Quebec Heart & Lung Institute, Laval University, Quebec City, Quebec, Canada.
Division of Adult Congenital and Valvular Heart Disease, Department of Cardiovascular Medicine, University Hospital Muenster, Muenster, Germany.
J Am Coll Cardiol. 2016 Aug 9;68(6):577-585. doi: 10.1016/j.jacc.2016.05.059.
Residual aortic regurgitation (AR) following transcatheter aortic valve replacement (TAVR) is associated with greater mortality; yet, determining AR severity post-TAVR using Doppler echocardiography remains challenging. Cardiovascular magnetic resonance (CMR) is purported as a more accurate means of quantifying AR; however, no data exist regarding the prognostic value of AR as assessed by CMR post-TAVR.
This study sought to evaluate the effect of AR assessed with CMR on clinical outcomes post-TAVR.
We included 135 patients from 3 centers. AR was quantified using regurgitant fraction (RF) measured by phase-contrast velocity mapping CMR at a median of 40 days post-TAVR, and using Doppler echocardiography at a median of 6 days post-TAVR. Median follow-up was 26 months. Clinical outcomes included mortality and rehospitalization for heart failure.
Moderate-severe AR occurred in 17.1% and 12.8% of patients as measured by echocardiography and CMR, respectively.

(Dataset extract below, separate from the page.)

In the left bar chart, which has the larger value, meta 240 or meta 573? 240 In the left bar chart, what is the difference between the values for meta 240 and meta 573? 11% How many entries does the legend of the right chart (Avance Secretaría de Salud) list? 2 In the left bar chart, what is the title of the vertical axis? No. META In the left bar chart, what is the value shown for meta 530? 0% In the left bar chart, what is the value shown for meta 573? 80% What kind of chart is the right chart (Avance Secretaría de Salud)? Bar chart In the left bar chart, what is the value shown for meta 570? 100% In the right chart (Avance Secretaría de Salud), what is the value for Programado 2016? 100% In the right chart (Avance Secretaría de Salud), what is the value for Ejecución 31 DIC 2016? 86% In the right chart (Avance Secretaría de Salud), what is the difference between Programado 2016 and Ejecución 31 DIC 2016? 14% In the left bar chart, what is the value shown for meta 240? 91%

Higher RF post-TAVR was associated with increased mortality (hazard ratio: 1.18 for each 5% increase in RF [95% confidence interval: 1.08 to 1.30]; p < 0.001) and the combined endpoint of mortality and rehospitalization for heart failure (hazard ratio: 1.19 for each 5% increase in RF; 95% confidence interval: 1.15 to 1.23; p < 0.001). Prediction models yielded significant incremental predictive value; CMR performed a median of 40 days post-TAVR had a greater association with post-TAVR clinical events compared with early echocardiography (p < 0.01). RF ≥30% best predicted poorer clinical outcomes (p < 0.001 for either mortality or the combined endpoint of mortality and heart failure rehospitalization).

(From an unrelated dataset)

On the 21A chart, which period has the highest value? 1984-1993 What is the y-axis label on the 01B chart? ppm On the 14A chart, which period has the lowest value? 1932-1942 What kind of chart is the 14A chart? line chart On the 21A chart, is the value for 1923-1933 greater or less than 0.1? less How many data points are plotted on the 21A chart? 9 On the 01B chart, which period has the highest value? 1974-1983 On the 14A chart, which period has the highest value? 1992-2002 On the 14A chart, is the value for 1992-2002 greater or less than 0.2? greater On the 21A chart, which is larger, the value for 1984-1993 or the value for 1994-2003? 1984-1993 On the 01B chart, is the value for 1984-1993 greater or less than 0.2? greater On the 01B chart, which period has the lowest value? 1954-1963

Worse CMR-quantified AR was associated with increased mortality and poorer clinical outcomes following TAVR. Quantifying AR with CMR may identify patients with AR who could benefit from additional treatment measures.
经导管主动脉瓣置换术(TAVR)后残余主动脉瓣反流(AR)与死亡率增加相关;然而,使用多普勒超声心动图来确定 TAVR 后的 AR 严重程度仍然具有挑战性。心血管磁共振(CMR)被认为是一种更准确的 AR 定量方法;然而,关于 TAVR 后 CMR 评估的 AR 的预后价值尚无数据。
本研究旨在评估 CMR 评估的 AR 对 TAVR 后临床结局的影响。
我们纳入了来自 3 个中心的 135 名患者。使用相位对比速度映射 CMR 在 TAVR 后中位数 40 天测量反流分数(RF)来定量 AR,在 TAVR 后中位数 6 天使用多普勒超声心动图来定量 AR。中位随访时间为 26 个月。临床结局包括死亡率和心力衰竭再住院。
在超声心动图和 CMR 测量中,分别有 17.1%和 12.8%的患者发生中度至重度 AR。TAVR 后 RF 较高与死亡率增加相关(风险比:RF 每增加 5%,风险增加 1.18[95%置信区间:1.08 至 1.30];p<0.001),以及死亡率和心力衰竭再住院的联合终点(风险比:RF 每增加 5%,风险增加 1.19[95%置信区间:1.15 至 1.23];p<0.001)。预测模型产生了显著的增量预测价值;TAVR 后中位数 40 天进行的 CMR 与 TAVR 后临床事件的相关性大于早期超声心动图(p<0.01)。RF≥30% 最佳预测临床结局较差(死亡率或死亡率和心力衰竭再住院的联合终点的预测均 p<0.001)。
CMR 定量评估的 AR 更严重与 TAVR 后死亡率增加和临床结局较差相关。使用 CMR 定量 AR 可能可以识别出需要额外治疗措施的 AR 患者。